**Document extract**
######
Have you or your university or government colleagues been targeted with intrusive federal or state Freedom of Information Act (FOIA) requests? If so, I’d like to hear from you. You can tweet @halpsci or send me an email or, if you prefer to be anonymous, fill out this form. You can also feel free to call me at 202.331.5452.
Open records laws are obviously critical for people to learn more about how governments are making decisions. But they shouldn’t be used to harass researchers and shut down conversation.
With growing regularity, those who disagree with a scientist’s published research (or don’t like her entire field of study) are submitting FOIA requests for all material in a public university’s possession: emails, draft papers, even handwritten notes. As many have recognized, this has the potential to harm the scientific process by chilling speech and discouraging scientists from tackling contentious topics.
######
(Stored items)
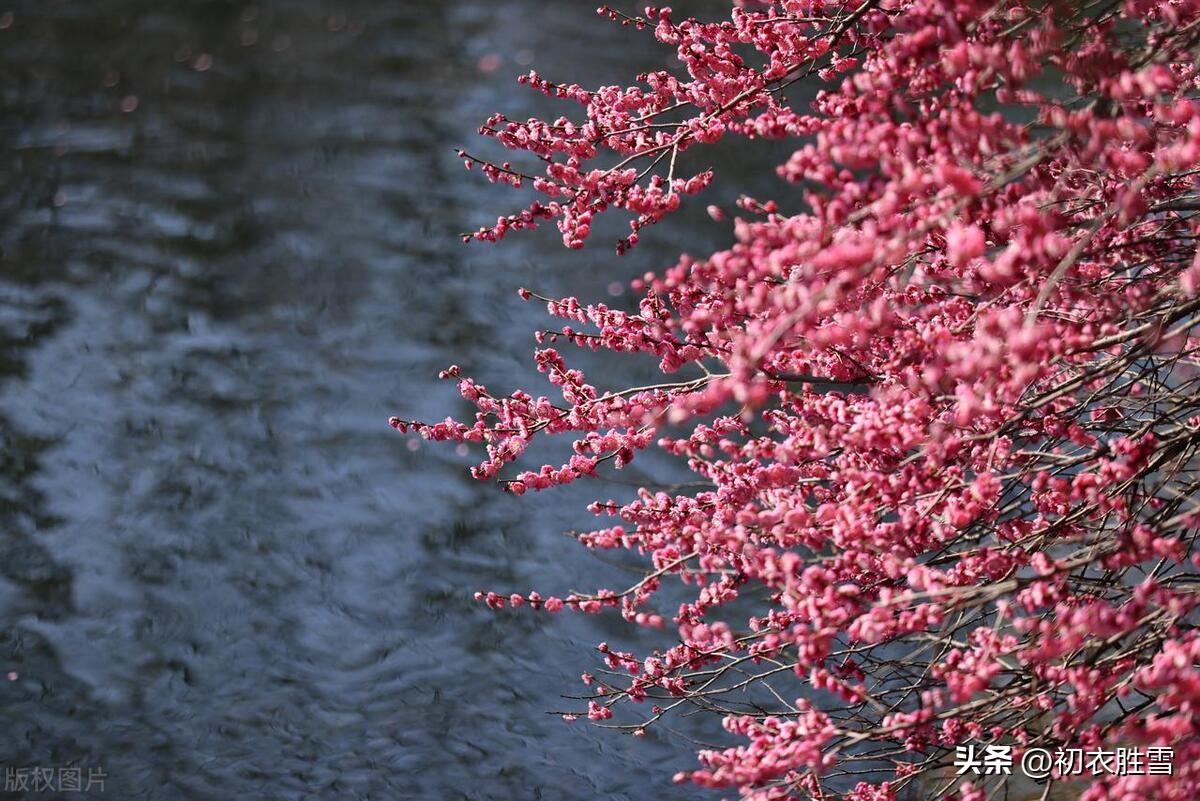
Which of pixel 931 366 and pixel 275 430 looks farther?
pixel 275 430

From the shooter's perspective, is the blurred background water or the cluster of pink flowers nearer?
the cluster of pink flowers

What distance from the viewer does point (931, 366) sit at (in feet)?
8.87

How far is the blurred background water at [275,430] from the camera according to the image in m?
5.84

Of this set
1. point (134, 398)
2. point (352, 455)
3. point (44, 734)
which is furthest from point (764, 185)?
point (44, 734)

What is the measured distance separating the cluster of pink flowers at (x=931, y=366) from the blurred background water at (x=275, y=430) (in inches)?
94.3

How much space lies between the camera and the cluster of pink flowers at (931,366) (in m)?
2.33

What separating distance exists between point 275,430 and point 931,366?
5854 mm

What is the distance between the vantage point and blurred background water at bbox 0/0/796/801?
5844mm

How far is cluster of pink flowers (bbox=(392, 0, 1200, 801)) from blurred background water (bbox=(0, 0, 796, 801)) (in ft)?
7.86

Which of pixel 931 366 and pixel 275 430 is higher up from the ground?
pixel 931 366

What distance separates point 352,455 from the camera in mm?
7758

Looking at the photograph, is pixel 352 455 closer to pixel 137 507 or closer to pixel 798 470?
pixel 137 507

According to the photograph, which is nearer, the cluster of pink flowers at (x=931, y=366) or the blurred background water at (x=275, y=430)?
the cluster of pink flowers at (x=931, y=366)

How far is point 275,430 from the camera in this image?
7.83 m
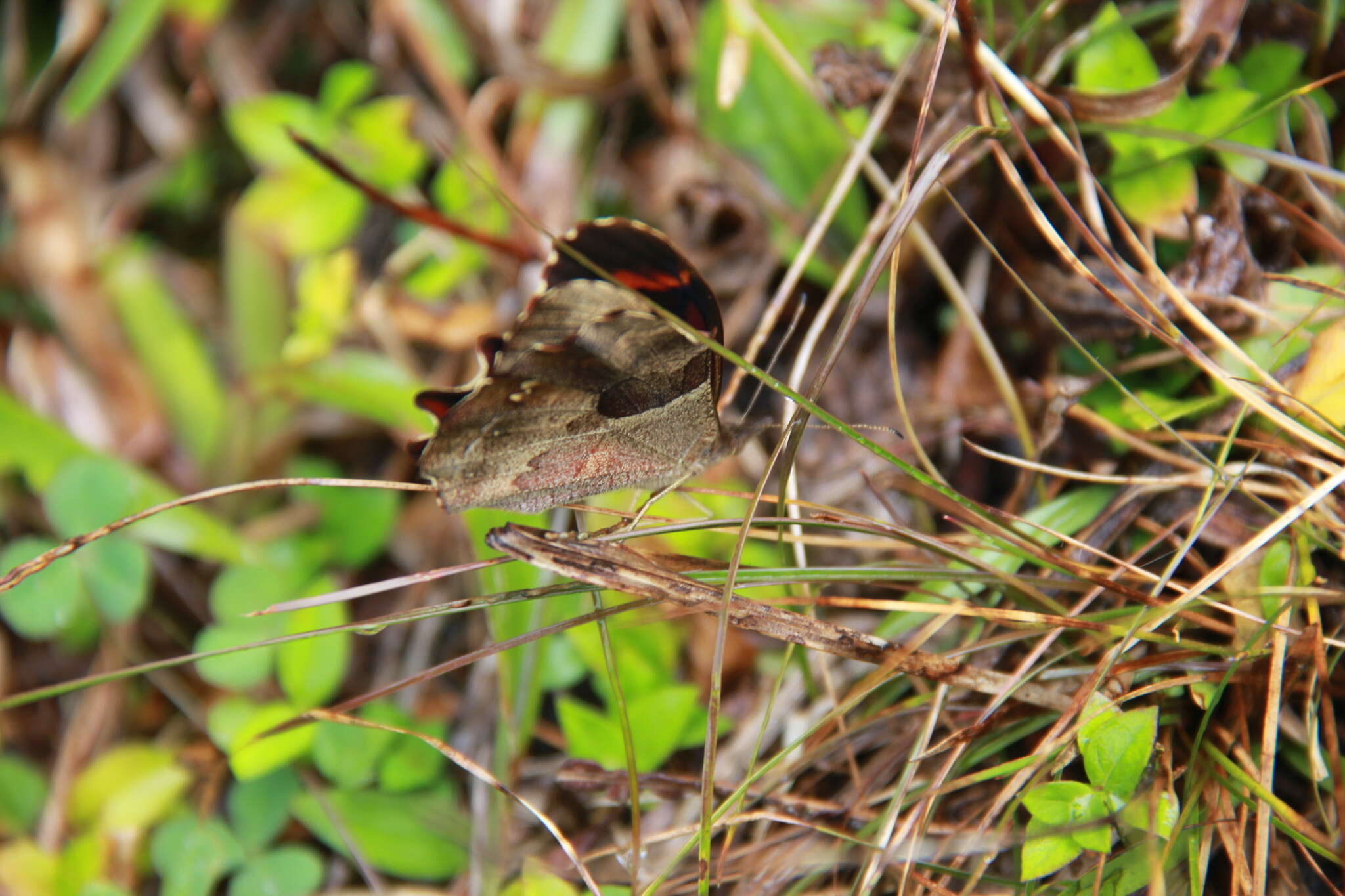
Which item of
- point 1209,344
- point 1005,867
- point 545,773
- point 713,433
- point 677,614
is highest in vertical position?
point 1209,344

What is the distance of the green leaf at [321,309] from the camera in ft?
8.04

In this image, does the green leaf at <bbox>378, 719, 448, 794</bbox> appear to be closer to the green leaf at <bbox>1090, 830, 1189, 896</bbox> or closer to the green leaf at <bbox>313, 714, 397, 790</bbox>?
the green leaf at <bbox>313, 714, 397, 790</bbox>

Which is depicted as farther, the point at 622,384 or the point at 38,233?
the point at 38,233

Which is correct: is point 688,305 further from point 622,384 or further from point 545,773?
point 545,773

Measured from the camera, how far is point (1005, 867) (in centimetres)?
150

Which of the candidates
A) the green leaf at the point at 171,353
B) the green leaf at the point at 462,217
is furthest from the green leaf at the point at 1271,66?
the green leaf at the point at 171,353

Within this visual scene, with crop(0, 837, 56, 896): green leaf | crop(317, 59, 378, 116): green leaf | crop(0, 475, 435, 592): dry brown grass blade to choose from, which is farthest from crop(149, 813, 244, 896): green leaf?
crop(317, 59, 378, 116): green leaf

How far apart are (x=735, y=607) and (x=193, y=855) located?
1.46 metres

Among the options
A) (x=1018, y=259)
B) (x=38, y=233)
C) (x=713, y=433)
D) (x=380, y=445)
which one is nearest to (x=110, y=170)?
(x=38, y=233)

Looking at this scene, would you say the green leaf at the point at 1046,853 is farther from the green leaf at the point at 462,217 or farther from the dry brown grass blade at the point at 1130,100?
the green leaf at the point at 462,217

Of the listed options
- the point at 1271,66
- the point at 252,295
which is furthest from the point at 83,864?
the point at 1271,66

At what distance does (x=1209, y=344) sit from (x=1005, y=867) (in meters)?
1.07

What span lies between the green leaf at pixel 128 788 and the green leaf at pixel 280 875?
27 cm

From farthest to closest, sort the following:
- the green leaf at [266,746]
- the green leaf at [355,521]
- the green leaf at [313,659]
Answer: the green leaf at [355,521] → the green leaf at [313,659] → the green leaf at [266,746]
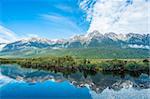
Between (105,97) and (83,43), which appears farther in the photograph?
(83,43)

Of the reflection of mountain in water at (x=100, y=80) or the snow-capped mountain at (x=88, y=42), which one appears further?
the snow-capped mountain at (x=88, y=42)

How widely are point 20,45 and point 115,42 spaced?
27.8 m

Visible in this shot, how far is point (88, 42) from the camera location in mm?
94000

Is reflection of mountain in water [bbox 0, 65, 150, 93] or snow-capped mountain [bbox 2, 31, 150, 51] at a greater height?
snow-capped mountain [bbox 2, 31, 150, 51]

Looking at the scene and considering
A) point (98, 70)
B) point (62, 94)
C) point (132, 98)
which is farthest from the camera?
point (98, 70)

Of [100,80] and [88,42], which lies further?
[88,42]

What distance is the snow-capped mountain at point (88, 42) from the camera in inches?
3605

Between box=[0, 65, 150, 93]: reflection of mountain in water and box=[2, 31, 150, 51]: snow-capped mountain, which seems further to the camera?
box=[2, 31, 150, 51]: snow-capped mountain

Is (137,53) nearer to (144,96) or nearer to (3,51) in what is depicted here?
(3,51)

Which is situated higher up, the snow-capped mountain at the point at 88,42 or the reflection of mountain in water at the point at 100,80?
the snow-capped mountain at the point at 88,42

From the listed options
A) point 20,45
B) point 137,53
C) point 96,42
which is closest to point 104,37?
point 96,42

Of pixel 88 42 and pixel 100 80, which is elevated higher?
pixel 88 42

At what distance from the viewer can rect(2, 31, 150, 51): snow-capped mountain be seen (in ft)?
300

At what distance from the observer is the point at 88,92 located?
11.6 metres
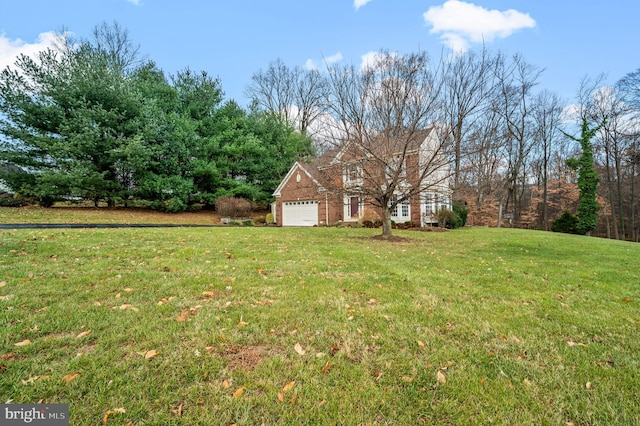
######
**Set of tasks**
1. In what ways does the FOIA passage invite readers to get in touch? List each one.
2. Return the section of the FOIA passage that begins at the words "With growing regularity, those" and stops after "tackling contentious topics.".
3. Take the FOIA passage further, picking up right after its final sentence.

**Per-task answers**
1.
- Tweet @halpsci
- Send an email
- Fill out a form (for anyone who prefers to stay anonymous)
- Call 202.331.5452

2.
With growing regularity, those who disagree with a scientist’s published research (or don’t like her entire field of study) are submitting FOIA requests for all material in a public university’s possession: emails, draft papers, even handwritten notes. As many have recognized, this has the potential to harm the scientific process by chilling speech and discouraging scientists from tackling contentious topics.

3.
This issue has been most visible recently in regard to climate science, where universities in several states have received FOIA requests for all of the emails the certain scientists have ever written. Some universities are pushing back, but laws and privacy protections vary by state. The case in Virginia, which went to the state’s supreme court, led to a full-day symposium at George Washington University to examine the tension between academic freedom and state open records laws.
There have been attacks on researchers in other fields across the political spectrum. Animal rights activists, for example, relentlessly went after the correspondence of a psychiatry and biobehavioral sciences professor at UCLA, prompting the university to produce guidelines to protect faculty records. A gay rights group sought the emails of a political scientist at the University of Virginia whose legal writings related to religious freedom the organization did not like.
On the other side, the Republican Party of Wisconsin sought the emails of a renown University of Wisconsin history professor who was writing about the state’s caustic conversation around collective bargaining rights. A conservative group in Michigan similarly went after the correspondence of labor studies professors.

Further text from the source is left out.